Вселенский заспешил вперёд, путаясь в рясе. Платоныч опередил нас, стал, раскинул широко руки, загораживая дорогу.
— Рупь давай, ррракалия! Терсит презрительный! Что ты рыло, мозгляк, воротишь? Ты!.. Пренебрегаешь! А знаешь, кто я и кто ты? Наг и бос я, пьян и смердящ, но… — Платоныч ударил себе с силой кулаком в грудь, — но благороден и чист в помыслах моих, ибо имел силу нелицеприятным и открытым взором заглянуть в страшные недра бытия и ужаснуться великим человеческим ужасом. Стой! Слушай! И предал я сердце моё тому, чтобы познать мудрость и познать безумие и глупость, — испытал и… отринул, и… пал, и горжусь падением моим. Стой, слушай, пустосвят, что понял академик Платоныч! Вот ты… надел новую рясу, крестик на тебе блестит, вымыт, чист, доволен… Но погоди, погоди, придёт и твой тёмный час, час двенадцатый. Жизнь, она, брат, чёрная гарпия, — она настигнет тебя, возьмёт своё. Придут беды, болезни, неудачи, старость, придёт более сильный ловкач… чёрт его знает, что придёт: жена изменит… сын в тюрьму угодит… Ко всякому человеку приходит, никого не минет, никого не обойдёт. И тогда забудут тебя, отвернутся, пренебрегут, как пренебрегаешь ты мною теперь. Будешь валяться на задворках, будешь гнить, стонать, и никто не откликнется, никто не скажет от чистого сердца слов любви и участия, а станут думать и ждать, чтобы скорей ты перестал надоедать всем, либо будут «отдавать тебе долг»… Проклянешь день своего рождения и ночь своего зачатия. Понимаешь… все когда-нибудь проклинают. Есть такой Судный день у каждого человека! Miserere! — сукин ты сын, — Miserere! — вырывается из уст миллионов людей, а ты, гад, не слышишь!.. Miserere — лучшее и самое правдивое слово, которое выдумал человек! Можешь ты восчувствовать томление моего духа и тоску мою неисходную, сребролюбец, стяжатель, беззаконник, в храме торгующий Христом распивочно и навынос! Рупь давай на утоление скорбей сына человеческого! Не дашь, предам тебя поруганию на… Варваринской площади, подобно… пророку Иезекиилю… Помнишь: «Буду судить тебя судом проливающих кровь… кровавой ярости, и увидят срам твой, — так говорю я тебе, твой господь». Помнишь! Ну?
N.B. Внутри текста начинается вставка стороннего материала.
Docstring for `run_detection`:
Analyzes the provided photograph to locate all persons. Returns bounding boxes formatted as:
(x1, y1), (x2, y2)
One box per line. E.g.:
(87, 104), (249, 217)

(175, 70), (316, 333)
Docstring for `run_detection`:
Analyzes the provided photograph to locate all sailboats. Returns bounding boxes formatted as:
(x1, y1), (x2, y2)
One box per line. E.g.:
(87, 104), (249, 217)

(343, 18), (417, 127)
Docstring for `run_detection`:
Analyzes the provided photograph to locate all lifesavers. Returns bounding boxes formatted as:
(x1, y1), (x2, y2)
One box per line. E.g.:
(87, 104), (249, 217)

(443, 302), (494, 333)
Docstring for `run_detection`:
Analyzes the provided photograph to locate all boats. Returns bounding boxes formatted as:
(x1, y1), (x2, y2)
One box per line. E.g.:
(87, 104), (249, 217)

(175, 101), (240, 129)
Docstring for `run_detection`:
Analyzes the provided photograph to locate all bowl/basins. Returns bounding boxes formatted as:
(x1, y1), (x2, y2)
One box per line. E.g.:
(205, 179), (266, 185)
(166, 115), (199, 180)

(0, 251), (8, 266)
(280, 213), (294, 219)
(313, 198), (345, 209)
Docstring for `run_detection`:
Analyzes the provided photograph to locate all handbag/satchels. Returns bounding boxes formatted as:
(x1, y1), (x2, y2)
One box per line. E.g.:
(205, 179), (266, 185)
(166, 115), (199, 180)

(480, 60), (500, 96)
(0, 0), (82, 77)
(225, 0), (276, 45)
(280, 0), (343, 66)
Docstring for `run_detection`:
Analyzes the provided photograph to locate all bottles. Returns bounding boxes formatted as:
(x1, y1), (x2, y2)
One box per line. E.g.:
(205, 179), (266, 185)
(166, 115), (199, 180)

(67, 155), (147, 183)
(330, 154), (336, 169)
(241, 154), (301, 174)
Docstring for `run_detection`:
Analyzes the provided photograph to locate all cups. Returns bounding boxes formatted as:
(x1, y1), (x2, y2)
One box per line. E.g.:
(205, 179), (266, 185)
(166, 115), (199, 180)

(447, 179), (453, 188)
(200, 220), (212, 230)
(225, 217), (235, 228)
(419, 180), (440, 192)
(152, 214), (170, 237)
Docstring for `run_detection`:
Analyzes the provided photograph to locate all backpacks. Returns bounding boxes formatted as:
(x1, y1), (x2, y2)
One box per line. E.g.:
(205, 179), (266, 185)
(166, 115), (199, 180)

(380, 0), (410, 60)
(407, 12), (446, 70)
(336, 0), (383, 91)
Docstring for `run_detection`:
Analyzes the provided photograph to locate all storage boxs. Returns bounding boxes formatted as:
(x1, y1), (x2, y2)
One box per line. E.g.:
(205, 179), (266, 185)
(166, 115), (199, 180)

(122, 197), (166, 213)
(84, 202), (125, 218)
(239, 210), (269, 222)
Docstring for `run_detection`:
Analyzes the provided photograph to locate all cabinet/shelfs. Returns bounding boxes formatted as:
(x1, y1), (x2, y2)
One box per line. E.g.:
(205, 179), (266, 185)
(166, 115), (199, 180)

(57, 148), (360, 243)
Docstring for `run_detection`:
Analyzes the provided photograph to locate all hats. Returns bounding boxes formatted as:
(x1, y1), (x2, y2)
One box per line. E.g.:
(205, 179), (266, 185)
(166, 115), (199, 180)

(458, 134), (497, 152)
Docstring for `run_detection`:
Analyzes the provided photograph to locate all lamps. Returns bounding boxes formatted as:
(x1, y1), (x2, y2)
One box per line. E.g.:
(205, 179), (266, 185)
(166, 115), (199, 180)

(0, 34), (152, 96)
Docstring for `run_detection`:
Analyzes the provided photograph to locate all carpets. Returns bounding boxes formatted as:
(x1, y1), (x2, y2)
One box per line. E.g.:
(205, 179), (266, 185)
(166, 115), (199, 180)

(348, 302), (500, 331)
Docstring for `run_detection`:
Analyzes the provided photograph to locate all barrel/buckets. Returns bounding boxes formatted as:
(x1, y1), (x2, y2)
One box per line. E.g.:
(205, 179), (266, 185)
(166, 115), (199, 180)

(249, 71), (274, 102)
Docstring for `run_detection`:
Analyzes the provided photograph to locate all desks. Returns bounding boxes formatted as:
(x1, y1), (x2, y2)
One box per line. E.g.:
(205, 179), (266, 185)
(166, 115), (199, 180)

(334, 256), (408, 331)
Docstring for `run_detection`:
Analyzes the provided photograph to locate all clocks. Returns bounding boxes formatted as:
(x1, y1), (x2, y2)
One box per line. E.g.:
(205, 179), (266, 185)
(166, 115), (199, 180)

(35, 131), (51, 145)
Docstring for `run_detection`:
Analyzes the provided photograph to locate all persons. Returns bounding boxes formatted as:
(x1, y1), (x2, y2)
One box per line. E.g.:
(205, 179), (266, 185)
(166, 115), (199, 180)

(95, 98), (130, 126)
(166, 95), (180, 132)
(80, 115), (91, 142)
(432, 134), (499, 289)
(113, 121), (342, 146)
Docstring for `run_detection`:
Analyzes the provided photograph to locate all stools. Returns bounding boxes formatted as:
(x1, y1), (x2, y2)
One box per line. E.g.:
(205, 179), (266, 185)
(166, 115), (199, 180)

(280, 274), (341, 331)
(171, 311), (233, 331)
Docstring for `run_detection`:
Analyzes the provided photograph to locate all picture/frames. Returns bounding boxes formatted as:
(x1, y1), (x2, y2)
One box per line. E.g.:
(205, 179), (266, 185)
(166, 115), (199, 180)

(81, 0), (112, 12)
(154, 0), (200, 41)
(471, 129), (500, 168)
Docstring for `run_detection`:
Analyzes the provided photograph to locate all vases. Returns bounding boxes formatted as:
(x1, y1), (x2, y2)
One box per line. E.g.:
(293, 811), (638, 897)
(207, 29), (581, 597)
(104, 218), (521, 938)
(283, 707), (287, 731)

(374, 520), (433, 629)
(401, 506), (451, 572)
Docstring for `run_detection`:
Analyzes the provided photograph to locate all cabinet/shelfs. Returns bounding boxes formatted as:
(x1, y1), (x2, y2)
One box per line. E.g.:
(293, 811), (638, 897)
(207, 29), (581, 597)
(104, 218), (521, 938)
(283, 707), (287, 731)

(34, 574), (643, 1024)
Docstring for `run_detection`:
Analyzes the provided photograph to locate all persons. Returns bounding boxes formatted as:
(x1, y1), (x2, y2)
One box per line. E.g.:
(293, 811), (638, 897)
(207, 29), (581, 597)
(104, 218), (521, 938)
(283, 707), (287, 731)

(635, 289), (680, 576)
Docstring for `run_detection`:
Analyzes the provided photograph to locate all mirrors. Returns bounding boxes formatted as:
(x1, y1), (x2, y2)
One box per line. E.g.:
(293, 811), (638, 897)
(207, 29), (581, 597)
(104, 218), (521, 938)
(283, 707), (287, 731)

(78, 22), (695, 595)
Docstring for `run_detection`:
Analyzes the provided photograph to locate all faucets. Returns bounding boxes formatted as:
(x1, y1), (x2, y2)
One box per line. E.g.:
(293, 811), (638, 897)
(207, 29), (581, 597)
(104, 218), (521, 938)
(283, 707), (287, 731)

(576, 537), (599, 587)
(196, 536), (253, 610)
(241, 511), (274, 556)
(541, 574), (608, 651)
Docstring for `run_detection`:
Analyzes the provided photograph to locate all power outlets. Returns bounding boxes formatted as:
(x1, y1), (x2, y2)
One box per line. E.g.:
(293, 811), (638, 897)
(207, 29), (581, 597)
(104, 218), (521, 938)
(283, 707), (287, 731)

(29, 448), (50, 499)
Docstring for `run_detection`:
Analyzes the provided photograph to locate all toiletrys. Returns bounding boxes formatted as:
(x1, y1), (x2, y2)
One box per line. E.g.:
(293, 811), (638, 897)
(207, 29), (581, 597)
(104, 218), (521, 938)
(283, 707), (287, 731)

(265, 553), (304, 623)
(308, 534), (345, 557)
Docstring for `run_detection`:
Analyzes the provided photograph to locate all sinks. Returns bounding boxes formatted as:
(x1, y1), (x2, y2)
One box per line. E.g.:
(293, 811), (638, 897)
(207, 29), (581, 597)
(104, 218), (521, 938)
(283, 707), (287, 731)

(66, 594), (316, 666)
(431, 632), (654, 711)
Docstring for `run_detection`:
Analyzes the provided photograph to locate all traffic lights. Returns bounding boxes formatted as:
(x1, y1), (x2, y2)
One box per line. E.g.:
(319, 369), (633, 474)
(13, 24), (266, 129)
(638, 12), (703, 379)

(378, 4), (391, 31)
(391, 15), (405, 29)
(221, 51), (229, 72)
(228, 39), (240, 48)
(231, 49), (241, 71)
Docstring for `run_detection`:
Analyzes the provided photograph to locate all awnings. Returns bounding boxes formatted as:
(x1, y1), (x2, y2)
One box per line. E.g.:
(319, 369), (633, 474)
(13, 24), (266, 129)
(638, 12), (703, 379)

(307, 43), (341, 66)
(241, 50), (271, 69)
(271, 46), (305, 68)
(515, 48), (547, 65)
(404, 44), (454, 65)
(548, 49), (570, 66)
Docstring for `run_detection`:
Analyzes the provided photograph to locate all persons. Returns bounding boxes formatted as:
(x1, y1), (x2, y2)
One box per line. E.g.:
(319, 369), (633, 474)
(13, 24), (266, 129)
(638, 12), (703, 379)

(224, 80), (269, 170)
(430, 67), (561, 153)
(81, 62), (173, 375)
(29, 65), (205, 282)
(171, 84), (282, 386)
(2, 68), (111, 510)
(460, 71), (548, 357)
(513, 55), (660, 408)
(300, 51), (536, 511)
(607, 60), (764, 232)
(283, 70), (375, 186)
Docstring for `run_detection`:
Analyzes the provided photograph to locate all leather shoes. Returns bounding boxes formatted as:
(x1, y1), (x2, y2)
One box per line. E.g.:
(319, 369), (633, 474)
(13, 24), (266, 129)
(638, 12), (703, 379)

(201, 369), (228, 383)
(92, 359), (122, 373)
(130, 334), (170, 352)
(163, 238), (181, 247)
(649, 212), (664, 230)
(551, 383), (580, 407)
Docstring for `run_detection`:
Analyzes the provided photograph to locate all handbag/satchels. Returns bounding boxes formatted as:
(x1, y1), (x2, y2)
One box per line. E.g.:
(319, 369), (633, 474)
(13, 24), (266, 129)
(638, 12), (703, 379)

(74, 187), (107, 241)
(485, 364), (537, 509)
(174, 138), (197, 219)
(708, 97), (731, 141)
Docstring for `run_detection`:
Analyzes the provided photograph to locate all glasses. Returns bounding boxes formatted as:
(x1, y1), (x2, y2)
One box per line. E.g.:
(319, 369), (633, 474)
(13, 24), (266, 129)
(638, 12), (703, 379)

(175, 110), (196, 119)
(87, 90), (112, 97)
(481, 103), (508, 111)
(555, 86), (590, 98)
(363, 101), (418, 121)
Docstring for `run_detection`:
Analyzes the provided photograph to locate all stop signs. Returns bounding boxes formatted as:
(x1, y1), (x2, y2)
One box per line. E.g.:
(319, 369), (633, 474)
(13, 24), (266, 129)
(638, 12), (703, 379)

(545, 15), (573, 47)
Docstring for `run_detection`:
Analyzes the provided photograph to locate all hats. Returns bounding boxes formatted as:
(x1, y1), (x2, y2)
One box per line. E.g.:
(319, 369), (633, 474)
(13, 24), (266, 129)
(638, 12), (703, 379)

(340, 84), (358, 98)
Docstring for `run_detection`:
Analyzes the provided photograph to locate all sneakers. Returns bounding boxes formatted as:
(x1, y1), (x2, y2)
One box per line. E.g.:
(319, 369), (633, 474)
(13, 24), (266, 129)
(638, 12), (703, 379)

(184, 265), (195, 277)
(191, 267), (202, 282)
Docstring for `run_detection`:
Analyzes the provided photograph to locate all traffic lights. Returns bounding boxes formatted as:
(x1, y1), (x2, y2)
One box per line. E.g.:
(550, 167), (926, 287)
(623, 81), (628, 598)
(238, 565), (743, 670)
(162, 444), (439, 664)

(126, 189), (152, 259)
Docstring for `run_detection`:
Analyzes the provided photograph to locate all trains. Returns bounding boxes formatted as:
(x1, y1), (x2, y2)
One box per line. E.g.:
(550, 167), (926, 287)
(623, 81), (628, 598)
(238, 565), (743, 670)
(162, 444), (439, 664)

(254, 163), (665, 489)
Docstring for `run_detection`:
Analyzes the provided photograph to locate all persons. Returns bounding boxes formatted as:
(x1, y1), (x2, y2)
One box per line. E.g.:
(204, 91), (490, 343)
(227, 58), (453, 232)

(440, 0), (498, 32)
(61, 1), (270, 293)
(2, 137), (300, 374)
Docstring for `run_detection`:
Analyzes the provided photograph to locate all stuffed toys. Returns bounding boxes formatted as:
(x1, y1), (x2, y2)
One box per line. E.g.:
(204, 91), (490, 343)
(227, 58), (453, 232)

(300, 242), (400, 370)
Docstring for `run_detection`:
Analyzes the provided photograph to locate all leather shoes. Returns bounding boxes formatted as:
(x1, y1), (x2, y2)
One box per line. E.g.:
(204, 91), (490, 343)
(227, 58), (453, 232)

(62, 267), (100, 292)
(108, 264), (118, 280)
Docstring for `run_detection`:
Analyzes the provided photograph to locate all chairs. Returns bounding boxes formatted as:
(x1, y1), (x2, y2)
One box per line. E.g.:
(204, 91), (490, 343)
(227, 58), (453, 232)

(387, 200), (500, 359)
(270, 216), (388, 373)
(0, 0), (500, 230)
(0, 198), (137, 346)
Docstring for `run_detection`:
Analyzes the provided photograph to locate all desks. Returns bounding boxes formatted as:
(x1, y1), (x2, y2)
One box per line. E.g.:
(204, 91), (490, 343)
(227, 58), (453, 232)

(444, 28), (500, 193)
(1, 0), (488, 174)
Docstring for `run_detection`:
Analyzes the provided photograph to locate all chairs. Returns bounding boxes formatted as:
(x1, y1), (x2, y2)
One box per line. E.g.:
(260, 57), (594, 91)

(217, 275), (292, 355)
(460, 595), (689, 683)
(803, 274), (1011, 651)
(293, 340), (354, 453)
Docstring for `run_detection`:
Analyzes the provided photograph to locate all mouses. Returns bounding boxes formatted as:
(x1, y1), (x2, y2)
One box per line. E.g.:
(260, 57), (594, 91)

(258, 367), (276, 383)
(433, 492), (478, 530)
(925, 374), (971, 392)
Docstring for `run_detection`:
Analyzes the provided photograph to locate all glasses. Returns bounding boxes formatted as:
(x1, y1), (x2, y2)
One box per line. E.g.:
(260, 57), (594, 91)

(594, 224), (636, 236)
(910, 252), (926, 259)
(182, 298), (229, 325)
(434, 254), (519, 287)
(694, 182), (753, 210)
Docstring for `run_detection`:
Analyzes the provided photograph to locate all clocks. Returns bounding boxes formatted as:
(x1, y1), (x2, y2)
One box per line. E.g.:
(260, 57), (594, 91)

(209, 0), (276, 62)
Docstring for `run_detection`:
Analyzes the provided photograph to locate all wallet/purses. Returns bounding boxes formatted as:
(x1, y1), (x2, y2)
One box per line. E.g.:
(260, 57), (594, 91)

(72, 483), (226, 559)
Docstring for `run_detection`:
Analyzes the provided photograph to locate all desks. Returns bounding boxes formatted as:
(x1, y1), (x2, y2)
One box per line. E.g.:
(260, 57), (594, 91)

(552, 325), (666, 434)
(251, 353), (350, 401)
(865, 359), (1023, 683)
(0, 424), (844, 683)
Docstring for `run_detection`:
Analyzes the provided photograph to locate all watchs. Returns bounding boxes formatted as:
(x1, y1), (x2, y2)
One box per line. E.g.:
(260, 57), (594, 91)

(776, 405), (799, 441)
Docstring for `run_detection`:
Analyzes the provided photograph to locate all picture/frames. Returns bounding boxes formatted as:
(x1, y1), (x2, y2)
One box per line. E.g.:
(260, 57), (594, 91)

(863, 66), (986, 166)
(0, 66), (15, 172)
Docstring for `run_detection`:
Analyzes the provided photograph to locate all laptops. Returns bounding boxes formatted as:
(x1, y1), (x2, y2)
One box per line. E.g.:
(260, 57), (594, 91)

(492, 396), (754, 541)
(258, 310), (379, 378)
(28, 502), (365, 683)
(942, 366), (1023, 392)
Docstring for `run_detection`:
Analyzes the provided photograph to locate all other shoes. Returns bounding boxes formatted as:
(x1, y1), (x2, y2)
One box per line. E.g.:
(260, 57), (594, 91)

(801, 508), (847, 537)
Платоныч угрожающе поднял руку. Распухшее лицо у него стало вдохновенным, и даже багровый синяк под глазом сделался как бы незаметным. Внизу, у высокого берега, река казалась неподвижной. В осеннем солнце за рекой равнодушно грелись луга, уходя к тёмным, немым и бесстрастным стенам леса. Слева у леса, точно затерянные, одиноко белели архиерейские хутора.
Вселенский достал рубль, сунул его Платонычу. Тот презрительно опустил монету в карман, не сказав ни слова, круто отвернулся от нас, пошёл, волоча ноги и показывая согнутую спину. Вселенский покачал ему вслед головой, пригласил к себе «в номерок попить чайку». Я отказался.